Brandi Harrington was looking for an explanation and a solution.
What she got were excuses and semantics.
Harrington, the director of the nonprofit Starkville Strong, wrote a letter to the Oktibbeha County Board of Supervisors asking why the county’s Safe Room was opened as a warming center during Winter Storm Fern but was not opened the following weekend when the temperatures again dropped dangerously low. Harrington called for clear criteria for when the facility should open, transparent public communication and coordination with nonprofits that are already working with vulnerable residents.
The responses were beyond disappointing.
Jarvis Boyd, director of Oktibbeha County EMA, said the Safe Room is not intended to serve as a warming shelter but is designed for severe weather events that “threaten infrastructure and public safety.” So cold weather alone, even brutally cold weather, doesn’t qualify.
Say what?
County Administrator Wayne Carpenter also said opening the Safe Room depends on whether or not infrastructure is threatened.
He also referred to a section of Mississippi Code, which says counties cannot perform welfare or social services because those are functions of state agencies.
Carpenter conveniently defined warming centers as social services rather than emergency services. If ever there were a distinction without a difference, this is it.
Is cold weather a welfare issue or an emergency issue? Reason dictates it is the latter.
There is nothing to prevent the county from calling these situations emergencies. It’s the county’s decision and the county should own it rather than blame Mississippi Code.

#### Try it
Extract everything from "Carpenter conveniently defined" down to "this is it." in the editorial on the county Safe Room, word for word. The material after this point comes from a separate source.

#### Records provided
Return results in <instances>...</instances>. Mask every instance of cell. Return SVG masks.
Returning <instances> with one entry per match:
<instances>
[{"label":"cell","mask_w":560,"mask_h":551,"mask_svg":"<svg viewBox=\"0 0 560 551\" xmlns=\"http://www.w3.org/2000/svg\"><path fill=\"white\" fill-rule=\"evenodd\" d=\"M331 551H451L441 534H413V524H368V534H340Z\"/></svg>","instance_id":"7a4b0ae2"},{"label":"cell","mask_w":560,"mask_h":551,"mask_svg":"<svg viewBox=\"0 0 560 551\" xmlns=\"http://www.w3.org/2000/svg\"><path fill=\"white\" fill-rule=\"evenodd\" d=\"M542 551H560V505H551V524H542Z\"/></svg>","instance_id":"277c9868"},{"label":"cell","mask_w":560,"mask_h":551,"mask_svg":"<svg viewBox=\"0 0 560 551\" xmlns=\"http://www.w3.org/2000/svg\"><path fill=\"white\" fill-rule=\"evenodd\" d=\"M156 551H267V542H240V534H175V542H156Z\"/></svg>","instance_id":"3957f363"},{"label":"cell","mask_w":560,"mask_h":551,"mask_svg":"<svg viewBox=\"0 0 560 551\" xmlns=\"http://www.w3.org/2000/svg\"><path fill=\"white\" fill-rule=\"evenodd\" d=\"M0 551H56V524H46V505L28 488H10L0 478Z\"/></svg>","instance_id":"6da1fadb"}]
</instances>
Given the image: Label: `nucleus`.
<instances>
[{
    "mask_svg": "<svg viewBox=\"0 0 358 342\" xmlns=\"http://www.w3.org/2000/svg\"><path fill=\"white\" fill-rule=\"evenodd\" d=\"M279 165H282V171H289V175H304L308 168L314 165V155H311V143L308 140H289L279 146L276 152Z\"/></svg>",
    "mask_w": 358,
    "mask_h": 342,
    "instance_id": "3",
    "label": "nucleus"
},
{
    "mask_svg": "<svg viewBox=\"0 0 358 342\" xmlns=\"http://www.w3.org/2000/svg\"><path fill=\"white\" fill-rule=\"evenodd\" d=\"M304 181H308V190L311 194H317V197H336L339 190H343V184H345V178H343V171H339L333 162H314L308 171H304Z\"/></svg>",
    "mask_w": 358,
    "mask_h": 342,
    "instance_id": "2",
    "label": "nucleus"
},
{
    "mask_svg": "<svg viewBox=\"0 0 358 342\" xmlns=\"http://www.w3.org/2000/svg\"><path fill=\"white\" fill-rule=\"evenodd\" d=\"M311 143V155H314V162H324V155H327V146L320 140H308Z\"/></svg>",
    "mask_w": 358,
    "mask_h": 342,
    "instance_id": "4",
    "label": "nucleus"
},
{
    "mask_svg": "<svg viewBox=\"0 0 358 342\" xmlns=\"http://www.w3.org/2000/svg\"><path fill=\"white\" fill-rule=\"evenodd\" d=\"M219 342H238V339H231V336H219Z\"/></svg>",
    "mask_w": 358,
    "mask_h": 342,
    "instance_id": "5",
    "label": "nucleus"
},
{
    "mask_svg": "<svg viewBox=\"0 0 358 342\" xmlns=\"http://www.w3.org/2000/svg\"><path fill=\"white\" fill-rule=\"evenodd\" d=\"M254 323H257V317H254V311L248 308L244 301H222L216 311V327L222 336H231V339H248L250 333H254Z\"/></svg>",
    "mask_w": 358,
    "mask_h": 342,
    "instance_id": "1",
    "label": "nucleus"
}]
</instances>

#### Result for this exercise
Carpenter conveniently defined warming centers as social services rather than emergency services. If ever there were a distinction without a difference, this is it.